Re: Hash Function: MD5 or other?

Alex Stapleton <alexs@xxxxxxxxx> · Tue, 14 Jun 2005 14:55:45 +0100

On 14 Jun 2005, at 14:33, Peter Fein wrote:

Alex Stapleton wrote:

On 13 Jun 2005, at 23:49, Peter Fein wrote:

Hi-

I wanted to use a partially unique index (dependent on a flag) on  
a  TEXT
column, but the index row size was too big for btrees.  See the  
thread
"index row size 2728 exceeds btree maximum, 2713" from the   
beginning of
this month for someone with a similar problem.  In it, someone   
suggests
indexing on a hash of the text.  I'm fine with this, as the texts in
question are similar enough to each other to make collisions  
unlikely
and a collision won't really cause any serious problems.

My question is: is the builtin MD5 appropriate for this use or   
should I
be using a function from pl/something?  Figures on collision  
rates  would
be nice as well - the typical chunk of text is probably 1k-8k.

Thanks!

As others have said MD5 isn't the fastest one out there. However no
cryptographically  secure hashes are really that fast. However  
you  can
probably get away with using a CRC hash which is long enough to   
reduce
your chances of collision a lot. However, PostgreSQL doesn't  have a
built in CRC function, which is a bit of a pain unless your   
prepared to
implement one, or use pl/* to do it, which sounds like  overkill. I
suggest you run some benchmarks on MD5 and see if it's  fast  
enough to
meet your current (and perhaps future) needs.
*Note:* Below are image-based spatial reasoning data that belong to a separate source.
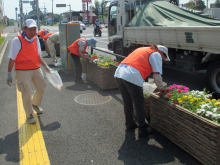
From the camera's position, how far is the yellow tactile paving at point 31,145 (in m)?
3.36

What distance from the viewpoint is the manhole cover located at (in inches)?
229

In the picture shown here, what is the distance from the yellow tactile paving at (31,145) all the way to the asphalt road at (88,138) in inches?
2.8

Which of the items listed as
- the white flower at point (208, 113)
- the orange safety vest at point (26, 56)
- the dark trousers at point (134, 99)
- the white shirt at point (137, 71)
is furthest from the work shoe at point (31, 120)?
the white flower at point (208, 113)

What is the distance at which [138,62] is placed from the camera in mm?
3717

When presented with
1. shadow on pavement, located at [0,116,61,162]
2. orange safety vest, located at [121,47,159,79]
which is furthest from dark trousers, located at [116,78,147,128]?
shadow on pavement, located at [0,116,61,162]

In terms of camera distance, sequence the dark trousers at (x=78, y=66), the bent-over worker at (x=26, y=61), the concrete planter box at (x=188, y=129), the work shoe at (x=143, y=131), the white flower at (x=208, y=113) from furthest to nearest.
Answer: the dark trousers at (x=78, y=66) < the bent-over worker at (x=26, y=61) < the work shoe at (x=143, y=131) < the white flower at (x=208, y=113) < the concrete planter box at (x=188, y=129)

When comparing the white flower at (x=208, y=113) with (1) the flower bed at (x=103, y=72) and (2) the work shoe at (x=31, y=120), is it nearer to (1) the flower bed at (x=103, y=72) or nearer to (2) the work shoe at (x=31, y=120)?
(2) the work shoe at (x=31, y=120)

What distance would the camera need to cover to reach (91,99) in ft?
19.8

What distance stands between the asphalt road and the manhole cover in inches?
3.0

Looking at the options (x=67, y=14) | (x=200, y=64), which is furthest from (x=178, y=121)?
(x=67, y=14)

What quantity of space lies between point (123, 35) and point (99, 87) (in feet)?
13.0

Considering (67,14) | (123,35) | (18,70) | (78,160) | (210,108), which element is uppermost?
(67,14)

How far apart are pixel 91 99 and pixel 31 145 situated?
2.45 metres

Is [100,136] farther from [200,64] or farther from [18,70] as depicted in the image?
[200,64]
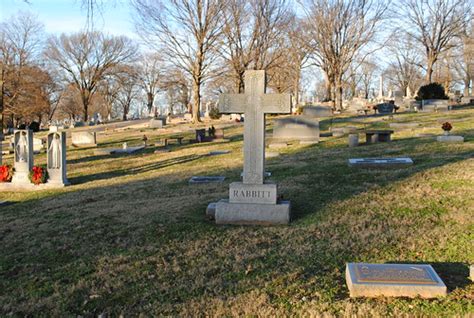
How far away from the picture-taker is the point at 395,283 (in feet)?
12.1

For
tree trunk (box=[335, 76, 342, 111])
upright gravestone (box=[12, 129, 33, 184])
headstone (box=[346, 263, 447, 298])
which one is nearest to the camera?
headstone (box=[346, 263, 447, 298])

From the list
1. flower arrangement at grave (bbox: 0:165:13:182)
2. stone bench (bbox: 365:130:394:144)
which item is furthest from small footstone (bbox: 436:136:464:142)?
flower arrangement at grave (bbox: 0:165:13:182)

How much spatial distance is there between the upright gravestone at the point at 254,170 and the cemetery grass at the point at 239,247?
0.28 meters

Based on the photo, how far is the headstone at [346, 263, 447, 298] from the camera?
3639mm

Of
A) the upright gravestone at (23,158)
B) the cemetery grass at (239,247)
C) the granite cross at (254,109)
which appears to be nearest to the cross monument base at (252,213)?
the cemetery grass at (239,247)

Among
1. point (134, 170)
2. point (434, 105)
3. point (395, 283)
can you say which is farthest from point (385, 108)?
point (395, 283)

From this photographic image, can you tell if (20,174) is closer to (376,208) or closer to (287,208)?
(287,208)

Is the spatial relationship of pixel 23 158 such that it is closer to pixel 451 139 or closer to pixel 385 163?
pixel 385 163

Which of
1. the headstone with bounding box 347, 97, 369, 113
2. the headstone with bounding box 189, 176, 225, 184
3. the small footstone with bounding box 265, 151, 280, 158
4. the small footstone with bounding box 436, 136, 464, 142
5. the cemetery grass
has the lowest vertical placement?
the cemetery grass

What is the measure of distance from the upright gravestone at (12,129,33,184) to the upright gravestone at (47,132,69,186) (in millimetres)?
763

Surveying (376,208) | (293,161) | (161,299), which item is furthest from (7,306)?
(293,161)

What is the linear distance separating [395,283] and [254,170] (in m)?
3.29

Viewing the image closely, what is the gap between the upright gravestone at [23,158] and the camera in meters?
13.1

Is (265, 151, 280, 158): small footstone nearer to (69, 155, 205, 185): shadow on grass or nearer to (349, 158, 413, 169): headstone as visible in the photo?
(69, 155, 205, 185): shadow on grass
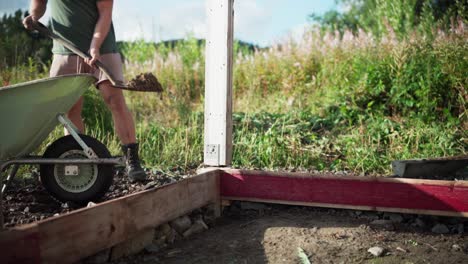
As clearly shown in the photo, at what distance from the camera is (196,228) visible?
315cm

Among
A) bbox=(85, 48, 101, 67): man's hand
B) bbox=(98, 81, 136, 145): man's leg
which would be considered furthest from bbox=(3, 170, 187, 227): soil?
bbox=(85, 48, 101, 67): man's hand

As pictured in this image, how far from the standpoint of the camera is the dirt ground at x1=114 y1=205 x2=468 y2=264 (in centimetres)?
265

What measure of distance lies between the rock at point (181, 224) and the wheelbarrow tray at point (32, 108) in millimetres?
873

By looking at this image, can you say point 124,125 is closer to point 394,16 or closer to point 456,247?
point 456,247

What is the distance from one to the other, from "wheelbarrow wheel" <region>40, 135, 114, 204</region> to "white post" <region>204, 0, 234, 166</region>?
85cm

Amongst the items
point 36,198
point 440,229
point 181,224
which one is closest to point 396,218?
point 440,229

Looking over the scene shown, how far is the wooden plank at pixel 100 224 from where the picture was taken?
195cm

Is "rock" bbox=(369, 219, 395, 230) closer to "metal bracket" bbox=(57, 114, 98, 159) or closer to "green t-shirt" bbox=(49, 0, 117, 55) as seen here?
"metal bracket" bbox=(57, 114, 98, 159)

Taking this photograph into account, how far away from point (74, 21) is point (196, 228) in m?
1.47

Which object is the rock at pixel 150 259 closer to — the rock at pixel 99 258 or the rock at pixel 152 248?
the rock at pixel 152 248

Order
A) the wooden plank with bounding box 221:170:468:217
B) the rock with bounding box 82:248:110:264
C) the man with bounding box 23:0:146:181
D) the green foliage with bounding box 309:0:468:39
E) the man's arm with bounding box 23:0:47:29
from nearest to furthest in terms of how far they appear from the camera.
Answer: the rock with bounding box 82:248:110:264, the wooden plank with bounding box 221:170:468:217, the man with bounding box 23:0:146:181, the man's arm with bounding box 23:0:47:29, the green foliage with bounding box 309:0:468:39

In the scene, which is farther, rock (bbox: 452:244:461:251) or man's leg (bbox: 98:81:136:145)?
man's leg (bbox: 98:81:136:145)

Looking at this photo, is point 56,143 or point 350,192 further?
point 350,192

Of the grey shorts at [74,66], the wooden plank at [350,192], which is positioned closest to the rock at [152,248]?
the wooden plank at [350,192]
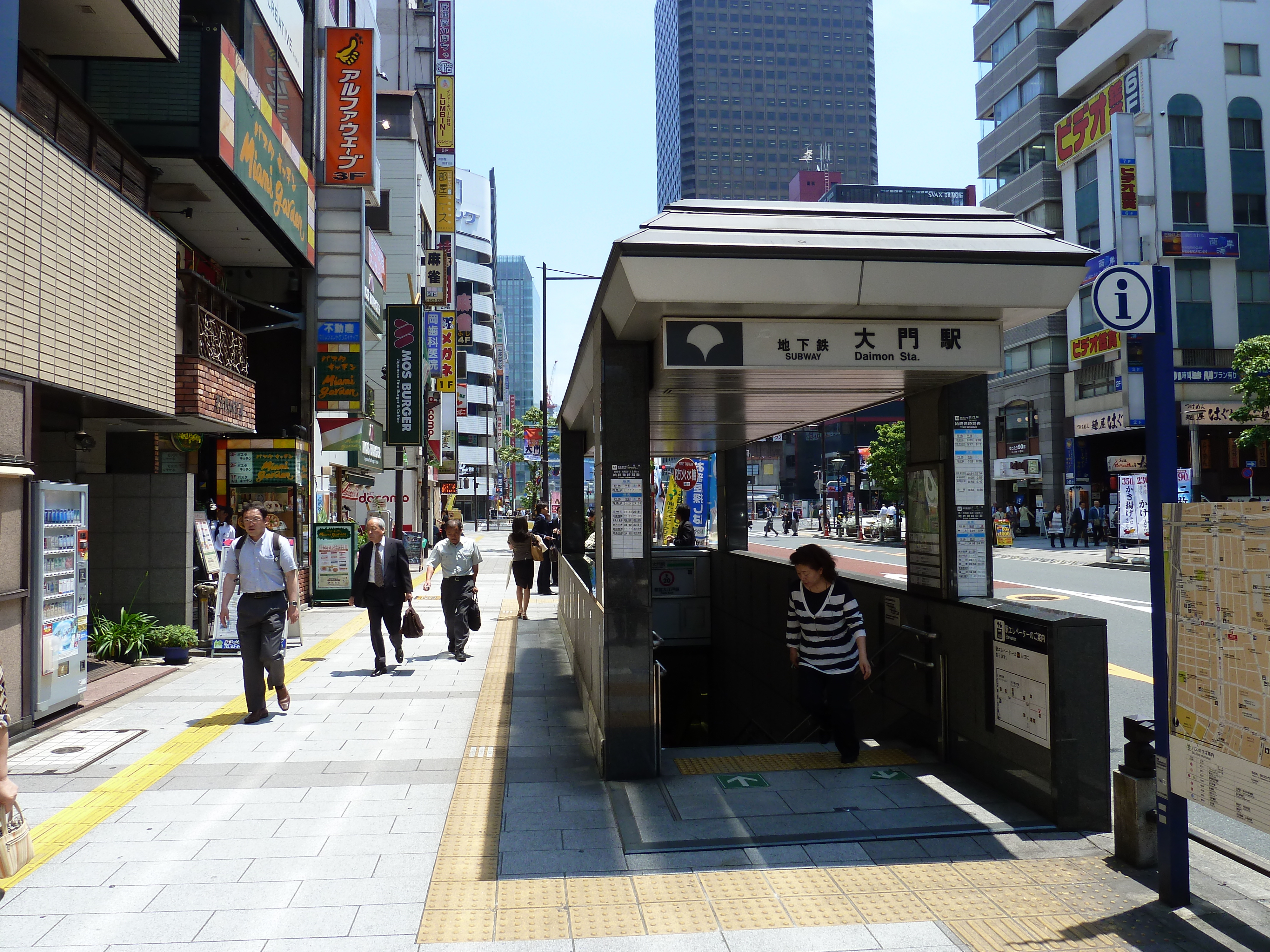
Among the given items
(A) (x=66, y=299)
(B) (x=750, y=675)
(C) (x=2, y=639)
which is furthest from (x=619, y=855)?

You could of course, just use a hash index on your text field! I   
think
that would probably cope with larger data sets OK. It has the   
advantage
of handling collisions for you as well :) However it means  you  
have to
transfer large amounts of data around, so if network  speed ever  
becomes
a limitation, MD5 hashing (or enabling compression  on your PgSQL
connection) may help.

Let me clarify my problem:

I've got a bunch of texts, stored in column sometext. These texts are
assigned to groups, group_id. Each group may contain rows with  
identical
sometext. Finding the appropriate group when inserting is very  
expensive
and is calculated on the client side. I want to mark *one* of each of
the exact duplicates in a group with a flag, group_representative.
Basically, a partial index on:

(group_id, sometext) WHERE group_representative=TRUE.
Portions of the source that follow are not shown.